Dale Boccabella

A major anomaly in the capital gains taxation should be the target of a federal government seeking to increase tax revenue. Discount capital gains tax for individuals is very odd.

A wage earner on income above $37,000 will face a tax rate of 34% on income above that amount. When the income reaches $80,000, every extra dollar is taxed at 38.5%. Yet, the most that is payable on a discount capital gain is 23.25%.

Discount capital gains for an individual means that a person only gets taxed on half of the capital gain they make – only $5,000 of a $10,000 gain would be taxed. The effect is that a person on the top marginal rate of tax (earning income over $180,000) would only pay a rate of 23.25% on a capital gain (50% of the top marginal rate of tax of 46.5%). A person on the tax rate one down from the top marginal rate (income above $80,000 but below $180,000) would only pay a rate of 19.25% on a capital gain (50% of the 38.5% marginal rate band).

Why do we have such anomalies or differential treatment in the tax law? After all, isn’t a buck a buck, and therefore they should all be taxed in a similar way? Yes, a buck is a buck in terms of economic well being, and for accounting purposes, but for tax purposes, not every buck is quite the same.

This begs the question why?

Governments and the Henry Tax Review have come to accept that different taxes may have different effects on taxpayer behaviour, and that as far as possible, tax measures that have a damaging effect on investment and economic growth should be avoided.

Anomalies can therefore arise from this desire to avoid the damaging aspects of a tax measure. Badly designed taxes can have the effect of changing the behavior of taxpayers to the detriment of the economy.

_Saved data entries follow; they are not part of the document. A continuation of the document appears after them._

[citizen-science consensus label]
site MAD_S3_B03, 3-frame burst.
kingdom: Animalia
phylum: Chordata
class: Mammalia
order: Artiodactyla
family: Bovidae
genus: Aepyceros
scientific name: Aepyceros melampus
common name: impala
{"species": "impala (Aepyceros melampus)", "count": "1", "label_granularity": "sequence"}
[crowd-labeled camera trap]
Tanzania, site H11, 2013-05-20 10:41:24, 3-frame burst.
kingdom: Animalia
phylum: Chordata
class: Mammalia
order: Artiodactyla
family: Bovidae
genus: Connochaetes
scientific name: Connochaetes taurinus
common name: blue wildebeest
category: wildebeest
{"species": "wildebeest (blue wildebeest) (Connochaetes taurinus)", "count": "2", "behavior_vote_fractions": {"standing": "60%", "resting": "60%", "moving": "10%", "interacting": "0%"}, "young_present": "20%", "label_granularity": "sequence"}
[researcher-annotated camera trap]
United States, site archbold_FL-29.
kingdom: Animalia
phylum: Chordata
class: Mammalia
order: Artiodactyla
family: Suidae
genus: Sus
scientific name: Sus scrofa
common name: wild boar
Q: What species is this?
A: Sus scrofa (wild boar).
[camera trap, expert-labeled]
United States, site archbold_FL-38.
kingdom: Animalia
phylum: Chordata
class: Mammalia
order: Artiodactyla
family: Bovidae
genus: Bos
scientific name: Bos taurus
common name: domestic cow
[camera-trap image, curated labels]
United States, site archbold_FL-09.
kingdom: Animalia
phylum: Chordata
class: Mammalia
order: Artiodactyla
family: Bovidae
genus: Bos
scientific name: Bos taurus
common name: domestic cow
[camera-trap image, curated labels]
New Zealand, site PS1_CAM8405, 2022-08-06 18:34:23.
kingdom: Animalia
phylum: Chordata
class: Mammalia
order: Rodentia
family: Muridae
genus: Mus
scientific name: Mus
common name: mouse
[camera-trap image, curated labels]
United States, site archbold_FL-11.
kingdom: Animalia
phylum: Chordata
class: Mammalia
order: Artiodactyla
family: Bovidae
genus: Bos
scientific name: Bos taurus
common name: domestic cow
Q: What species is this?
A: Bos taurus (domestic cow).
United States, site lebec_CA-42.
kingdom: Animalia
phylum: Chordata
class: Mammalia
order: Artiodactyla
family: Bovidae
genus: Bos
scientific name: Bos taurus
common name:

But, fairness is at the top of many peoples’ wishlist when it comes to the design of a tax, and fairness is all about contributions to the public revenue. The ‘Warren Buffett’ type anomaly – whereby the billionaire Warren Buffett faced a lower tax rate on his income than the rate faced by his secretary – should be seen in the light of this tension between minimising damaging taxes and fairness.

Dale Boccabella is an Associate Professor of Taxation Law at the Australian School of Business.